Thick when you are most in need of protection, Miss Hilda said tarty, Thin when you are not.
Nana considered this for a moment then nodded.
Perhaps you're right, she said calmly, You don't think we can do it on our own?
Do you? Hilda replied a little fiercely and my grandmother shrugged.
It wasn't clear whether Miss Hilda had had her feelings hurt or whether she'd hurt someone else's but she was troubled by something and my grandmother was wary. There was precious little of the sugar-coater to our most prominent British transplant - she was considered a sort of displaced royalty by many in the village and was known for an acid although wickedly well educated tongue - she had no patience with dull wittedness or sloth, believed the overly emotional among us to be victims of genetic weakness, condemned drunkenness with a blinding passion - and yet would flog any man who might even think of raising his hand against a child or an animal. She'd lived on the island for over thirty years and had never married nor lost a trace of her accent.
What need I of some mush mouthed, spineless, parasite interested only in securing his financial future? she had once demanded when the subject of courting had been raised over a spirited bridge game, I do not adjust my standards for any man. Better a solitary life than a compromised one!
And so she kept her dogs and her imported-from-England horses. She lived quietly and quite privately in her gingerbread and turreted house. She tended her flower garden and watched her posture, walked five miles a day - rain or shine, no matter the season - to maintain her health, and now and then wrote a smidgen of Elizabethan poetry for the Digby newspaper in between tutoring the children with dreams of attending Grade 12 on the mainland. She was what her dear friend Clara called a woman of true substance, of steel-like convictions. She was formidable and without a trace of self doubt. To see her at odds with herself, about anything at all, was impossible, nearly unthinkable.
Is there something on your mind, Hilda? Nana asked cautiously.
Certainly not! Hilda's tone was brisk and on the dismissive side but, I noticed, she didn't meet Nana's eyes when she answered. And when Aunt Vi and Aunt Pearl arrived, she was uncharacteristically quiet. It wasn't until the bridge game was finished that she made her speech.

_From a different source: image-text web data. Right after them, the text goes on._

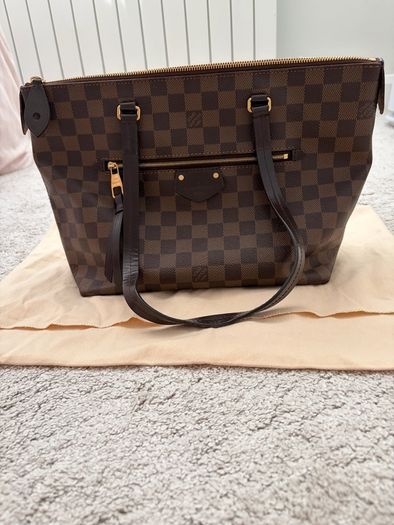 Louis Vuitton Iena Damier Ebene PM tote bag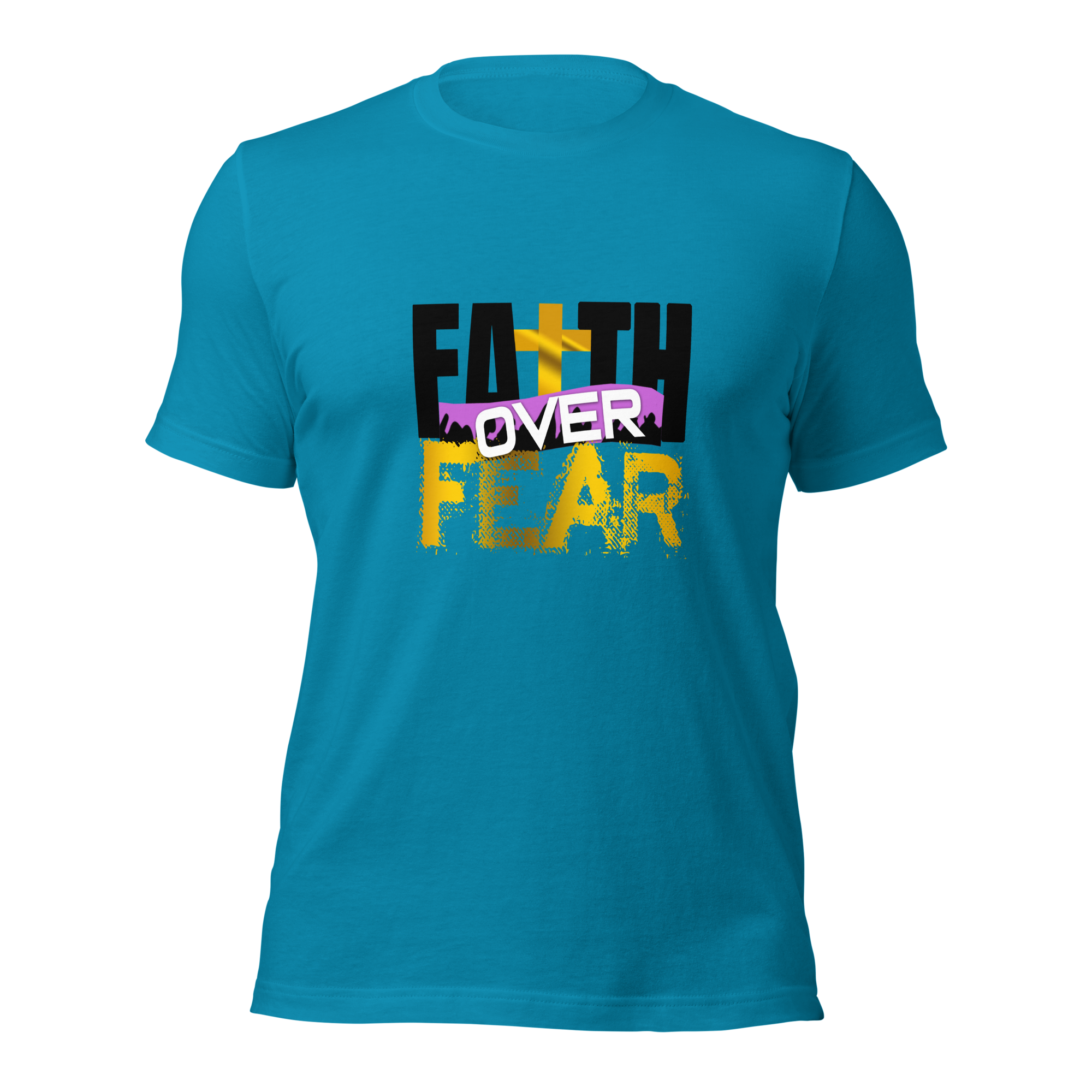 Unisex T-shirt - Faith over Fear - Anointed Tees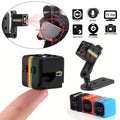 Night Vision 1080P Resolution Portable Mini Camera Black - Ozthentic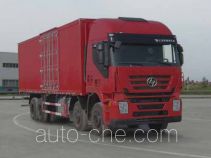 SAIC Hongyan CQ5315XXYHMVG466 box van truck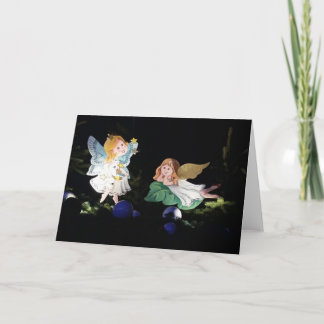 Pour Fêtes Annuelles Cartes de Noël féeriques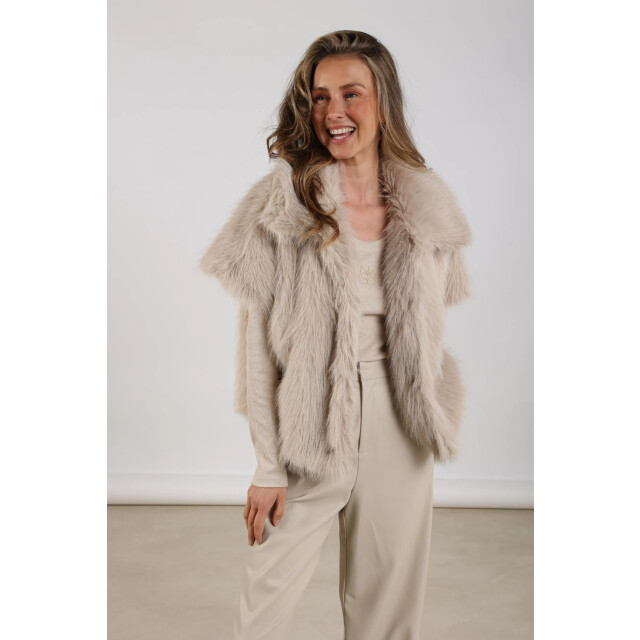 Nukus Nkf08002 9 loua gilet sand NKF08002  9 large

Viola, she began, as I recall, I called you a mindless, silly creature with no more sense than a single celled amoeba.
Nana's jaw dropped at this and Pearl whitened noticeably.
That was.....unkind.... Hilda continued and my grandmother, determinedly staring out the window, cleared her throat audibly.
Miss Hilda glared at her but amended her words.
That was....cruel.....she said with a good deal of effort, and I had no right to say it. Apologies are not in my nature, Viola, I make it a point to say nothing which would require them but in this instance, I have failed and I would like to say I'm sorry.
There was a silence on the sunporch the likes of which I'd never heard before or since. Miss Hilda rapped her riding crop against her boot.
If you don't accept my apology, Viola, I completely understand.....she said finally and that was when my Aunt Vi - my sweet natured, timid, and shy Aunt Vi - got to her feet.
But acourse I do, Hilda, she said gratefully, It's forgotten.
The two women stood facing each other, not quite sure what came next. It was an awkward and foreign moment, both being on opposite and unfamiliar ends of an apology and badly out of their elements. It was Aunt Pearl who broke the tension with a totally unexpected war whoop - the three other woman visibly jumped - then all four broke out in relieved laughter. The moment passed, slipping into the land of shared experience where the fabric of friendship is often tested before it's secured.